- Theatrical release poster
- Directed by: Joseph Lerner
- Screenplay by: Berne Giler
- Produced by: Irving Lerner Joseph Lerner
- Starring: Dean Jagger John Carradine Lottie Elwen Rene Paul
- Narrated by: Dean Jagger
- Cinematography: Gerald Hirschfeld
- Edited by: Geraldine Lerner
- Music by: Gail Kubik
- Production company: Laurel Films Production
- Distributed by: Film Classics
- Release date: May 27, 1949 (New York City);
- Running time: 77 minutes
- Country: United States
- Language: English

= C-Man (film) =

1949 film by Joseph Lerner

C-Man is a 1949 American film noir directed by Joseph Lerner featuring Dean Jagger, John Carradine, Lottie Elwen and Rene Paul. Gail Kubik based his Pulitzer Prize winning Symphony Concertante on his score for C-Man.

==Plot==
U.S. Customs Department Agent Cliff Holden's (Dean Jagger) childhood best friend and boss is murdered while chasing down jewel thieves. He's assigned to find the thieves and solve the murder. The plan is for him to fly to Europe, then catch the same return flight suspect Matty Royal (Rene Paul) will be taking.

==Cast==
- Dean Jagger as Cliff Holden, alias William Harrah
- John Carradine as Doc Spencer
- Lottie Elwen as Kathe van Bourne
- Rene Paul as Matty Royal
- Walter Vaughan as Customs Inspector Brandon
- Adelaide Klein as Minnie Hoffman
- Edith Atwater as Lydia Brundage
- Harry Landers as Owney Shor
- Jean Ellyn as Birdie Alton
- Walter Brooke as Joe

==Reception==

===Critical response===
The film critic for The New York Times, panned the film when it was first released, writing, "According to yesterday's newcomer at the Rialto, C-Man, the Treasury Department's typical customs agent is a suave, amiable sleuth who takes knives, pistols and slugging in stride and roguishly admits that it's all in a day's work. Well and good, but we'll wager that most C-Men are a lot smarter than Dean Jagger ... Miss Elwen and newcomer Harry Landers, a juvenile Richard Widmark, try hard, but most of the actors perk up only at the prospect of another chase. And in view of the material they had to work with, the Treasury Department will probably forgive them."
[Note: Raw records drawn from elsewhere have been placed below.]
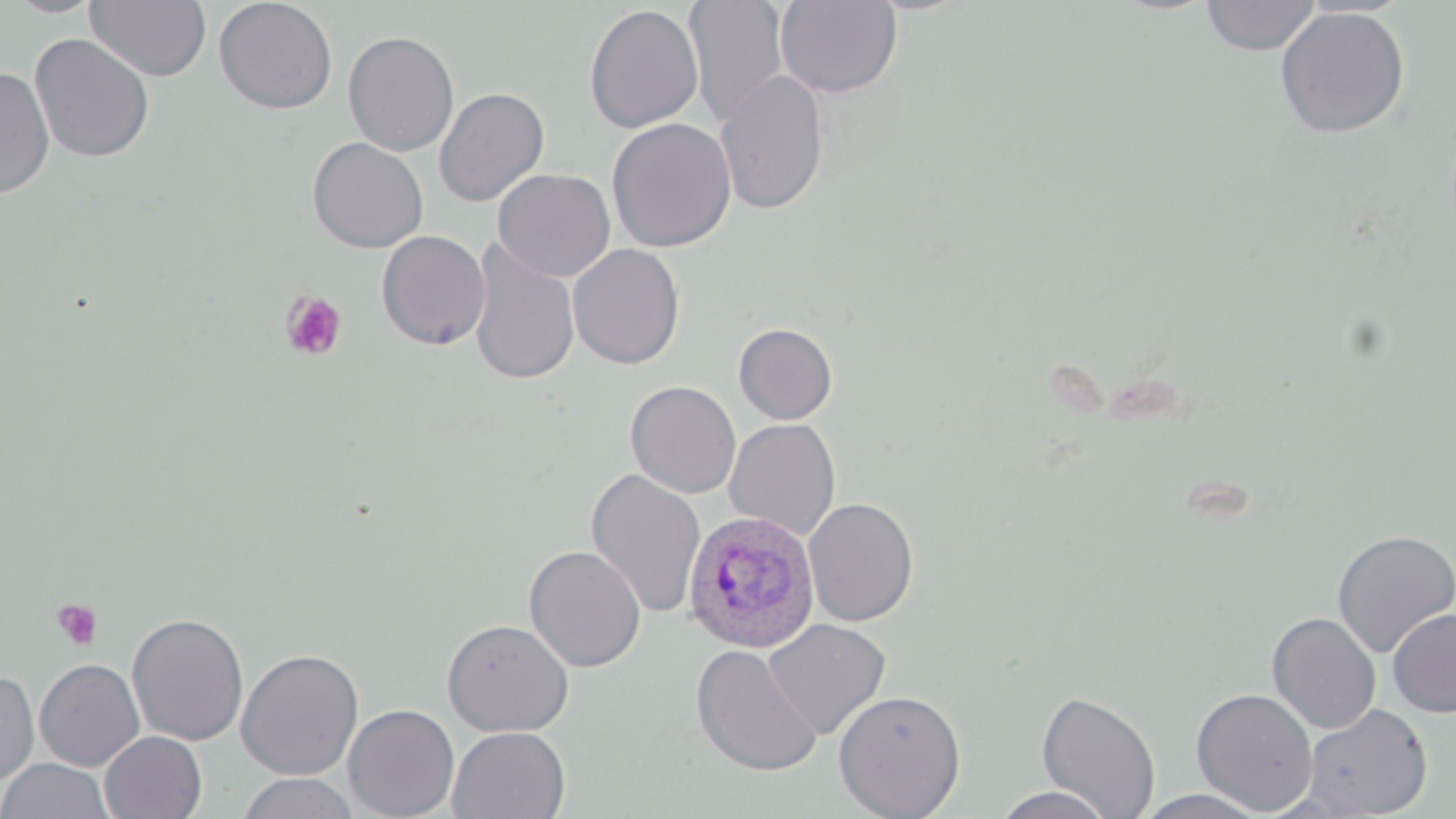
Summary:
  - Coordinate format: approximate bounding boxes as (x1, y1, x2, y2) in pixels
  - Plasmodium ovale-infected red blood cell locations: (682, 510, 820, 654)
  - Platelet locations: (280, 291, 347, 361), (50, 598, 104, 651)
  - Uninfected red blood cell locations: (84, 0, 212, 82), (213, 0, 338, 115), (683, 0, 791, 127), (774, 0, 903, 99), (1200, 0, 1321, 56), (583, 4, 703, 134), (1274, 6, 1410, 139), (342, 30, 460, 157), (29, 33, 155, 163), (0, 67, 55, 200), (713, 70, 831, 216), (433, 87, 549, 207), (606, 118, 737, 253), (307, 137, 428, 253), (492, 168, 615, 282), (375, 230, 491, 351), (467, 240, 579, 387), (567, 243, 685, 369), (733, 322, 838, 425), (625, 381, 742, 499), (723, 418, 841, 541), (585, 467, 707, 620), (803, 497, 919, 627), (1332, 529, 1456, 657), (524, 545, 646, 672), (1387, 608, 1456, 717), (126, 612, 249, 747), (1266, 612, 1381, 734), (441, 619, 574, 737), (762, 619, 891, 741), (690, 644, 822, 777), (236, 648, 363, 781), (34, 659, 145, 771), (0, 671, 40, 786), (1191, 688, 1318, 815), (833, 689, 966, 819), (1036, 689, 1161, 819), (342, 703, 460, 819), (1301, 703, 1433, 817), (446, 726, 571, 818), (99, 731, 206, 819), (0, 758, 114, 819), (235, 772, 359, 818), (990, 786, 1116, 819), (1132, 789, 1272, 818)
  - Slide-level diagnosis: Plasmodium ovale
  - Preparation: thin blood film
  - Field of view: one of a larger specimen
  - Image size: 1456×819 pixels
  - Modality: light microscopy
  - Magnification: 1000x
  - Stain: May-Grünwald-Giemsa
More recently, film critic Dennis Schwartz gave the film a mixed review. He wrote, "A lively crime fighting programmer featuring a Custom Agent tracking down a jewel thief and a murderer. It was good on the action part, but there was not much brain-work put into the story and no feel for the characters. It was a routine B-film done on a modest budget in a quasi-documentary style and in a flat black-and-white tone, with nothing much to recommend it except for its atmospheric treatment of New York City and by using authentic locations ... The film didn't make much sense, but it was watchable."